众人七嘴八舌的问道,竹青优雅回头,轻启红唇道:“诸位心中自有答案,何必问小女子。”说完再不回头,消失在二楼拐角处。
被选做带头大哥的王先生挥手,仆人立即窜上二楼查看,仔仔细细敲打了每一寸墙壁、地板,都没有发现夹层空隙,竹青好似凭空消失一般,无奈回去禀告。
众人也是亲眼看见的,对薛家的能力有了更进一步的了解,这无孔不入的架势,简直能干的让人惊恐。
大堂鸦雀无声,人人心中都转着小心思,王先生开口打破沉默,问道:“诸位以为如何?”
“现在走,倒是个好时机。”有人谨慎的开口了,“就是怕时候朝廷追究。”
“是啊,是啊。”许多人开口附和,不管他们是不是这样的想的。
有人附和自然就有人反对,“笑话,朝廷可不是以前的朝廷了,金陵破城,各地流民起事,南有茜香,北有西蛮,还有夷族苗人藏人,个个不是省油的灯,朝廷?”说话的人对朝廷嗤之以鼻。
“说的是呢,家中老太爷还在,早传信来让赶紧回去固守家业,说不得又是重复百年前。”这人说的委婉,实际上更恶毒,只差明目张胆诅咒朝廷垮台,又是一番乱世。
众人心中其实都有数,宁为太平犬,莫为乱世人,他们只是中层商贾,并没有做弄潮儿的本事。
王先生看众人的思绪都转开了,不由担心,提醒道:“薛家可不是开善堂的,这么好心专程来帮助我等不成?”
众人心思不定,又觉得带头大哥老成持重,说得有理,薛家,那可是薛家啊。
气氛一时凝滞,虽然人人都心中有小算盘,可嘴上都不说,还是一副坐困愁城的模样。
盐商老白突然哈哈大笑起来,道:“怪不得那朱姑娘说答案咱们自己有,可不是吗?薛家自然不是只有好心,分明是想拖咱们一起下水,博个法不责众,可就算如此,我老白也是舍不得这个大好机会的!正如老兄所说,这形势一天一个变化,我还是回去守着爹娘老婆孩子的好,家中没个主事的丁口,就是在这人坐成了得道高僧有什么用!”
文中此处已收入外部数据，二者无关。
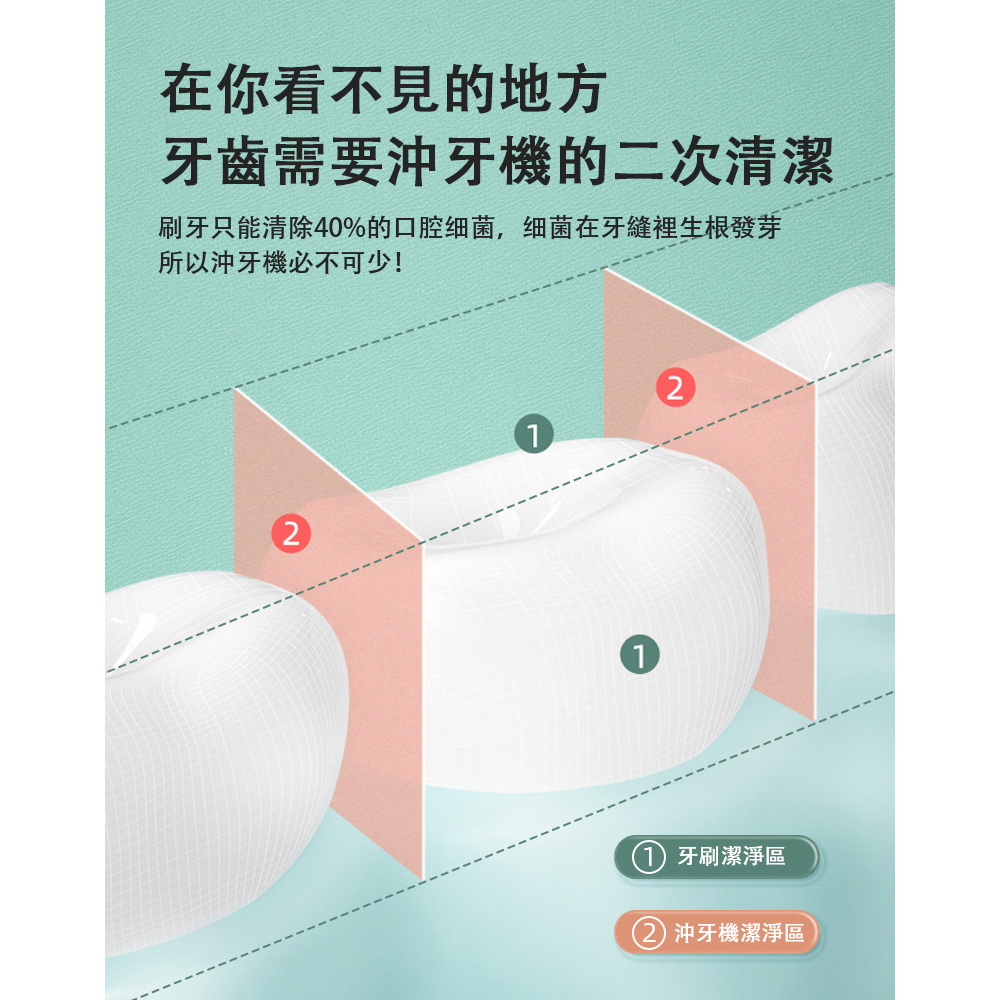 在你看不見的地方
牙齒需要沖牙機的二次清潔

刷牙只能清除40%的口腔细菌，细菌在牙縫裡生根發芽
所以沖牙機必不可少！

2

1

2

1

1 牙刷潔淨區

2 沖牙機潔淨區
盐商老白说出了大家的心思,他们的确不舍得放弃这样的机会。
看着诸人还犹豫不绝的模样,老白嗤笑道:“诸位不走,我可走了。薛家没理由害我们,当然我老白这样的小虾米也不让人家看在眼里。大家端坐在这里,不是打着少一个人走,路就宽些,少几分暴露的嫌疑?别忘了可只有一个时辰!哈哈哈,我老白从不做那心口不一的矫情劲儿,走了!”
老白一拍桌子,叫了两个小厮就往外走去。小厮身上还搭着两个小包袱呢,看来老白一听竹青的话,就定了主意,让小厮赶紧去收拾好东西。他当初进城是为了修整,大批的货物、伙计都在城外的船上呢,这些日子瓜州城只能进不能出,身上没有累赘,说走就走。
有了第一个动身的,其他人也开始活泛,嘴里说着:“还要好好想想。”“回去静思。”事实上人人都回房收拾东西去了,再没有把握,乔装去北城门碰碰运气也是好的。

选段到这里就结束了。